The latter is what social policy researchers call a windfall gain – money that drifts unexpectedly into your pocket, but doesn't change your behaviour.

That always happens to some extent, explains Jean-Pierre Voyer, the president of the Ottawa-based Social Research Demonstration Corporation, which studies programs for their effectiveness. But if you're designing, say, a plan to get kids more active by helping parents with fees, you don't want the bulk of it to go to kids who would be playing sports no matter what. Otherwise, says Voyer, "the government has accomplished nothing. It has basically wasted money." The same goes for the children's art credit: covering a fraction of the cost hardly helps low-income families pay for piano lessons.

What's more, research shows that giving more to poorer families is good for the economy: It's stress-reducing, nation-building stimulus spending.

Research in both Canada and the United States shows that rich and poor families tend to spend their tax breaks in very different ways.

Wealthier families are more likely to sock it away.

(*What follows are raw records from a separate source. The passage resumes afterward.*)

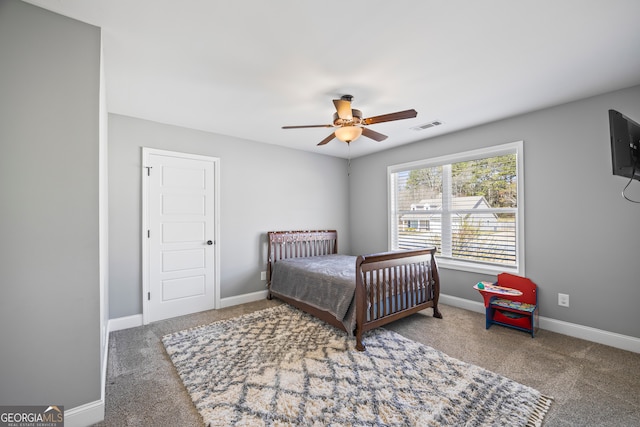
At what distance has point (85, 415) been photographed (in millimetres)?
1667

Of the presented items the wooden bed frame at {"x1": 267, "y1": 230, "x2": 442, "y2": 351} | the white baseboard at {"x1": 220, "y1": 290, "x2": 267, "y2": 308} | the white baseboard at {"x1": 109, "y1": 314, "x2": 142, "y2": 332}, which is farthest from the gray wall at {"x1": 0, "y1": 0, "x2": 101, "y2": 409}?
the white baseboard at {"x1": 220, "y1": 290, "x2": 267, "y2": 308}

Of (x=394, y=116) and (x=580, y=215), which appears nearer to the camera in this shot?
(x=394, y=116)

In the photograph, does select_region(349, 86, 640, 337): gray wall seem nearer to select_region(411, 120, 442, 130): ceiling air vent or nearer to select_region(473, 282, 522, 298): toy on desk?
select_region(473, 282, 522, 298): toy on desk

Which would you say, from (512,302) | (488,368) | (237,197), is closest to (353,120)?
(237,197)

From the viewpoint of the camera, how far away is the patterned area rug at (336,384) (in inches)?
68.0

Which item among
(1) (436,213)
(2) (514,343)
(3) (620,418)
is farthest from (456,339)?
(1) (436,213)

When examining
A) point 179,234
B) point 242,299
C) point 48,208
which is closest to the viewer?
point 48,208

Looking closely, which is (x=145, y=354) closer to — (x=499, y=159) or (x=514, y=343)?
(x=514, y=343)

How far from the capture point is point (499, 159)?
3508 mm

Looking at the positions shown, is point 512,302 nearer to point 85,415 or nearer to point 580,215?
point 580,215

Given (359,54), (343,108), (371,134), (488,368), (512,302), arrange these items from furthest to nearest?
(512,302) < (371,134) < (343,108) < (488,368) < (359,54)

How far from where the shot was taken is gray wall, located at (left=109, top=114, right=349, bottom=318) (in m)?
3.16

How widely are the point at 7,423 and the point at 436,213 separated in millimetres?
4569

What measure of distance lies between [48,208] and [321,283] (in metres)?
2.41
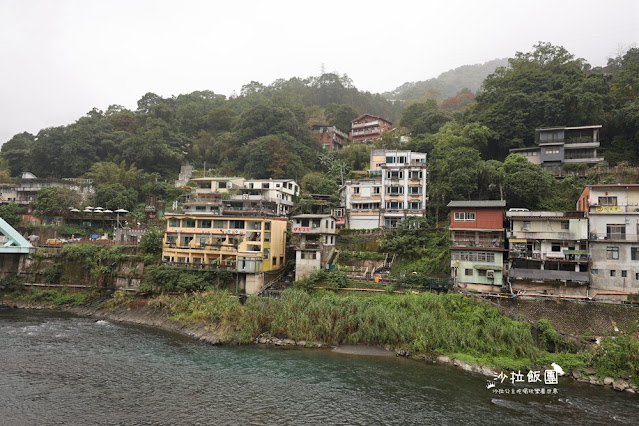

Lower-income families, on the other hand, spend the extra money on food, housing, car repairs, education for their kids. Despite unfounded stereotypes, this is far from beer-and-smoke money. On the contrary, a 2015 working paper published by the National Bureau of Economic Research found that as child benefits to poor Canadian families increased, there were large drops in alcohol and tobacco spending and improvements in well-being, for both parents and kids.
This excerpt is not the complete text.